Even if the virus prompts a rethink, the kinds of investments needed to provide an acceptable level of ballot security and to withstand cyber intrusion are likely to be some time in future.
A third and most likely option is thus a renewed focus on voting by mail. In Australia, we have already embraced this and other forms of “convenience” voting in large numbers. At the 2019 federal election, 40% of Australians cast their ballot prior to election day, while the recent Northern Territory poll saw, for the first time, more voters casting their ballot in advance than on election day itself.
Australia and other established democracies are increasingly shifting from having a polling day to having a polling period, a change which may turn out to be irreversible.
But there is a potential downside to this shift: the loss of civic engagement and broader opportunities for democratic deliberation.
In Western Australia, postal voting was introduced for most local government elections in 2011, in order to make voting easier, particularly in rural areas. This shift increased turnout but has been criticised for making democratic engagement more superficial, particularly in passionate rural communities.
Given that the point of elections is to choose, the lack of widespread exposure to the election campaign and the debates on policies makes a swing towards voting by mail problematic. If voting by mail diminishes the salience of elections and makes it less likely that informed deliberation over policy alternatives takes place, it has the potential to undermine democracy itself.
The looming congressional and presidential elections in the United States this November – which will effectively be a referendum on the Trump presidency and his handling of the pandemic – will be a stress test of postal voting’s compatibility with democracy in a polarised and low-trust political environment.

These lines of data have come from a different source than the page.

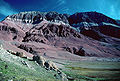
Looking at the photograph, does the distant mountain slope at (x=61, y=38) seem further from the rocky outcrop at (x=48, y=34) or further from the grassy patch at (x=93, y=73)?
the grassy patch at (x=93, y=73)

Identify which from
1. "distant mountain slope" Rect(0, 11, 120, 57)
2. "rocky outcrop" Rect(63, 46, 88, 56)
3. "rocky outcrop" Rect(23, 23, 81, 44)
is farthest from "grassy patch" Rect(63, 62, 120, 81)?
"rocky outcrop" Rect(23, 23, 81, 44)

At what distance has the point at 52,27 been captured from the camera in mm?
139125

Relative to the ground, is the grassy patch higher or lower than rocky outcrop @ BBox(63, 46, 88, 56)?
lower

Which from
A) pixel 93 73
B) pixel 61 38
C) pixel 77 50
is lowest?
pixel 93 73

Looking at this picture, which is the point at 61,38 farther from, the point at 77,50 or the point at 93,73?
the point at 93,73

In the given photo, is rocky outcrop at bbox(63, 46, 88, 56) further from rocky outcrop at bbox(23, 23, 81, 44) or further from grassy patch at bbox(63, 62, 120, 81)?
grassy patch at bbox(63, 62, 120, 81)

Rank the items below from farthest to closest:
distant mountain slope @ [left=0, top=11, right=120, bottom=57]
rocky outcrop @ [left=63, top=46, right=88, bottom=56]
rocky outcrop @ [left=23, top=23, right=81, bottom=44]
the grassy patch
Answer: rocky outcrop @ [left=23, top=23, right=81, bottom=44] < distant mountain slope @ [left=0, top=11, right=120, bottom=57] < rocky outcrop @ [left=63, top=46, right=88, bottom=56] < the grassy patch

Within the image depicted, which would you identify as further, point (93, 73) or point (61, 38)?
point (61, 38)

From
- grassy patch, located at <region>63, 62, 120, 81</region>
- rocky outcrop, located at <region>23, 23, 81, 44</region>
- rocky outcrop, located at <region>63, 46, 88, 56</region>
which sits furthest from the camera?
rocky outcrop, located at <region>23, 23, 81, 44</region>

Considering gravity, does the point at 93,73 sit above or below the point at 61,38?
below

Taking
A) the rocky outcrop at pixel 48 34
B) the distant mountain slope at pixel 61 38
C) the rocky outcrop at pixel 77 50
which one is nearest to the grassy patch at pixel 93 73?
the distant mountain slope at pixel 61 38

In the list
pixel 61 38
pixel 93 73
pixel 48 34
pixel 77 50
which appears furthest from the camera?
pixel 61 38

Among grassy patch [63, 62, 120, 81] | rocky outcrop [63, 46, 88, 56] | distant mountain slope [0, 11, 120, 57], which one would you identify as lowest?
grassy patch [63, 62, 120, 81]

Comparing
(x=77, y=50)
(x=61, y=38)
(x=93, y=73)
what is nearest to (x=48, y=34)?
(x=61, y=38)
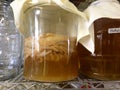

With decreasing confidence in the ability of the US Postal Service to handle a surge in requests for early ballots now as well as postal votes themselves, it would be prudent to expect at the very least a degree of uncertainty and potential delays in results, akin to the 2000 Bush-Gore election.
But there is also the potential – lesser but not trivial – for more significant problems than just delayed results.
Voting by mail has already become an issue of major partisan division, with Democrats seeking greater voting by mail and Republicans opposing it, as part of their ongoing efforts to restrict the franchise. If this continues to November, we may be facing a high-level contest not just to see who wins the election but over the rules of the game itself.